動物ネタを書いたらふと大学時代に初めて野宿した登山の事を思い出したので書いてみる

これから社会人になる学生時代に「仕事するだけが人生だろうか?」という
素朴な疑問を抱いていた。自然豊かな場所で魚釣りでもしながら
テント生活をするのもありなんじゃないかなと思ったので
大学卒業旅行として長野に一人で登山に挑戦することにした。
具体的な地名は忘れたが、登山の中でも上級者コースで
今にして思えばかなり無謀な挑戦だった。

2日で帰るつもりだったので、その分の食料と
暖をとるための着火物として雑誌を持っていった。

ちょっと寝坊したけど、最初は快調だった。
んでお昼になって食料として持っていったのが米軍のレーションというものなのだが
これがまずいのなんの!辛うじてオレンジジュースだけ飲めたが
栄養の補給には完全に問題があった。無理しても食えんぐらいまずかった。

体力にかなり問題が出てきたので、ペースが落ちてしまい
一泊しようと思っていた岩魚留小屋に到着する前に日没になってしまい
やむを得ず野宿をすることにした。
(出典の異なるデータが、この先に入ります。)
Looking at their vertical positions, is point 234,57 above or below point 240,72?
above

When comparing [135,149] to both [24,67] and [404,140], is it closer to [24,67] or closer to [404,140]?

一応テントは持っていた。
まめだらけの足にウィスキーで消毒しながら一夜を過ごした。
近くの滝の音が不安をかきたてて眠れない。
その内おしっこしたくなって、川原までいって用を足したのだが
懐中電灯で照らしても暗すぎて帰り道がわからない!
その誤差なんて5m位だったのだが、本当に暗くてわからないのだ!

まあそんな悲惨な一夜を過ごして明るくなってきたら
川で水浴びしてたら、ニホンジカとばったり遭遇。
向こうはびっくりして即逃げたのだが
途中でしばらく振り返ってこっちを見てた。

早々に岩魚留小屋に向かうべく出発したのだが
まともな食事をしてないので到着するまで苦労した。
岩魚留小屋で150円だか300円だか忘れたが
高いジュースを4本飲んでエネルギー補充。
一泊したかった。

そこから山頂を目指し始めたのだが、まさに地獄を見た。
地図を見ると距離的には大したことはなかったように見えたのだが
標高差が大きく50m進むのも大変な事態になった。
5分歩いては20分休むの繰り返し。
人間がガス欠を起こすとこういうことになるんだと理解した。

それでも何とか山頂へ到着し、ようやくまともな食事ができた。
下りはすいすい進んで夜には松本駅に到着。
もう最終電車が行った後だったので、駅で一泊した。

駅のトイレに行くときに明らかに酔っ払ってるヒョロヒョロの学生がいて
ちらっと見たら「何ガンくれてんだよ!」と絡まれそうになったが
私が普通に歩く速度より彼のフラつく追いかける速度が問題にならないぐらい遅かったので無視した。
階段の下で絡まれて私が上まで着いた頃に、彼は階段の半分も登ってなかったので
「これは無視しても問題なかろう」と判断して休憩所に戻った。
数十分後に見てみると、違う客とトラブルを起こしてた。

正直、呑むと人格変わる奴って呑んだ時の性格が本性なんだろうと思っている。

まあ散々な卒業旅行だったが、つまらない学生生活の中でも有意義な体験だったなと
懐かしく思い出せる旅でした。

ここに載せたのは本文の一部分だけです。